Canagliflozin differentially modulates carfilzomib-induced endoplasmic reticulum stress in multiple myeloma and endothelial cells

Abstract

Carfilzomib (CFZ), a second-generation proteasome inhibitor, is a key treatment for multiple myeloma (MM), but its use is associated with significant cardiovascular adverse events (CVAEs), including heart failure and hypertension. Endothelial dysfunction is believed to contribute to these CVAEs. Building on our previous findings that CFZ induces endothelial toxicity and that canagliflozin protects against CFZ-induced endothelial apoptosis, this study aimed to evaluate CFZ-induced endoplasmic reticulum (ER) stress and autophagy in endothelial and MM cells, as well as the impact of canagliflozin on these processes and its impact on the anticancer effects of CFZ in MM cells. Endothelial cells (HUVECs and EA.hy926) and multiple myeloma cells (RPMI8226) were treated with 0.5 µM CFZ, either alone or in combination with canagliflozin (5–20 µM), to assess the effects on ER stress and autophagy in both cell types. CFZ induced ER stress in endothelial and MM cells.

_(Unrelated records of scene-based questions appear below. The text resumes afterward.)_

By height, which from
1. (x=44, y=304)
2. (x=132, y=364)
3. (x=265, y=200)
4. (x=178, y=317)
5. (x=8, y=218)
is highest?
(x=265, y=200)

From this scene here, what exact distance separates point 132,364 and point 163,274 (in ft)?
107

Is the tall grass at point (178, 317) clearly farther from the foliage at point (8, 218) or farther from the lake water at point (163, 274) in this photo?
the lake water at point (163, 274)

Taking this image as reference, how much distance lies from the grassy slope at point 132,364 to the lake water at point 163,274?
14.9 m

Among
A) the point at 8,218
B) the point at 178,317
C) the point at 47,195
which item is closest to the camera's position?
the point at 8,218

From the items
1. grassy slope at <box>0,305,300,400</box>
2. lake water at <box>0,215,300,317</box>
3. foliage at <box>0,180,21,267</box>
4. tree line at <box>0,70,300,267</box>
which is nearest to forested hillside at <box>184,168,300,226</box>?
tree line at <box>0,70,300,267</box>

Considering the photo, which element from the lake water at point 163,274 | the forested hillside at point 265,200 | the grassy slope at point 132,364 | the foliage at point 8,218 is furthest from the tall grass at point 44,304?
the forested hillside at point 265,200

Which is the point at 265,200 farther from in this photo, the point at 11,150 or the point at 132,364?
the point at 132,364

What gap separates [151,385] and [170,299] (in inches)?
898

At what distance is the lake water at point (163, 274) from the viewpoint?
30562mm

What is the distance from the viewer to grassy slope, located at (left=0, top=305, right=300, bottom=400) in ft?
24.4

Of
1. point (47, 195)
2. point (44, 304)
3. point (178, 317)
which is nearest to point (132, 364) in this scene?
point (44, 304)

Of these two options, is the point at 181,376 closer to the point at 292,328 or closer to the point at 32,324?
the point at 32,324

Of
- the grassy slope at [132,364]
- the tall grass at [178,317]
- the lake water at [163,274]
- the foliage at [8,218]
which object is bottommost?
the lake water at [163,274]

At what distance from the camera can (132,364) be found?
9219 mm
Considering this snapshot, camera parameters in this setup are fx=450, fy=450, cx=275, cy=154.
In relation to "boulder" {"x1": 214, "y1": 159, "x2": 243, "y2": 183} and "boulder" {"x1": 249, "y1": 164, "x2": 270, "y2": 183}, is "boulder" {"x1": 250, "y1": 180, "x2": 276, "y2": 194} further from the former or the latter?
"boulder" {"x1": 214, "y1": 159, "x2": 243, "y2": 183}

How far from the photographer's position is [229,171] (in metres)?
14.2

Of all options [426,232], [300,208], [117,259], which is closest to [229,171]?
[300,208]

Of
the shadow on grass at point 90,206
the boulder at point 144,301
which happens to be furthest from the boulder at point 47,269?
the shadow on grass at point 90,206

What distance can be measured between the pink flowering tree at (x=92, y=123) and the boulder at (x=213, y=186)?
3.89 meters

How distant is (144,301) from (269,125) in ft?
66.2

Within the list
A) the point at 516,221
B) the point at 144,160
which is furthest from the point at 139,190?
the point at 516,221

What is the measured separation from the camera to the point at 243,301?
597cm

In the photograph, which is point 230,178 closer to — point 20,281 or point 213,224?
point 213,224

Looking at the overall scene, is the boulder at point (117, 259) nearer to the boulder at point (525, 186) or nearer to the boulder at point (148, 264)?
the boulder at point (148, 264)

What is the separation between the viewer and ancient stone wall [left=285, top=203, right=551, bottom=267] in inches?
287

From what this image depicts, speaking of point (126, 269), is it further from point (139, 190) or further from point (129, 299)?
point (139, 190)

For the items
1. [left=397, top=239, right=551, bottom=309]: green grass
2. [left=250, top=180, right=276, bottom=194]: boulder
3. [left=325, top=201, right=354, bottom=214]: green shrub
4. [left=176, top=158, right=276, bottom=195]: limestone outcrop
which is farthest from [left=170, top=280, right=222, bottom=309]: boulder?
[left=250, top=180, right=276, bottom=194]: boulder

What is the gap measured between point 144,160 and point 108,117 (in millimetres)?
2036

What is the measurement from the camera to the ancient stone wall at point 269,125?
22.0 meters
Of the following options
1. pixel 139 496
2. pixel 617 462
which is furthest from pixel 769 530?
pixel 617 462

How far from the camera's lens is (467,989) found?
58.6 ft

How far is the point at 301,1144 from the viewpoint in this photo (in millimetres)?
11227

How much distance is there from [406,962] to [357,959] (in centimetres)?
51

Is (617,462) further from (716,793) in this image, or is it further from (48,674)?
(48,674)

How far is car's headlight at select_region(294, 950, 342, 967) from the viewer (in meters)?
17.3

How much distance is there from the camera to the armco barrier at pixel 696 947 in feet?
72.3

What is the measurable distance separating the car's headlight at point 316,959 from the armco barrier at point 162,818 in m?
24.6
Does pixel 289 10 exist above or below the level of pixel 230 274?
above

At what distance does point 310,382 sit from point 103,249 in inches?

In endothelial cells, canagliflozin mitigated CFZ-induced markers of ER stress, while unexpectedly upregulating CFZ-induced CHOP. Whereas, in MM cells, canagliflozin did not alter CFZ-induced ER stress, but instead further upregulated CFZ-induced ATF-4. In addition, CFZ induced autophagy in endothelial cells while inhibiting it in MM cells. Canagliflozin abrogated CFZ-induced autophagy in endothelial cells. In striking contrast to its effects in endothelial cells, canagliflozin enhanced the cytotoxic effects of CFZ in MM cells. Intriguingly, in an innovative co-culture system, canagliflozin enhanced CFZ-induced apoptosis in MM cells while protecting endothelial cells. These findings underscore the dual role of canagliflozin in reducing CFZ-induced endothelial toxicity, while enhancing its cytotoxic effect in MM.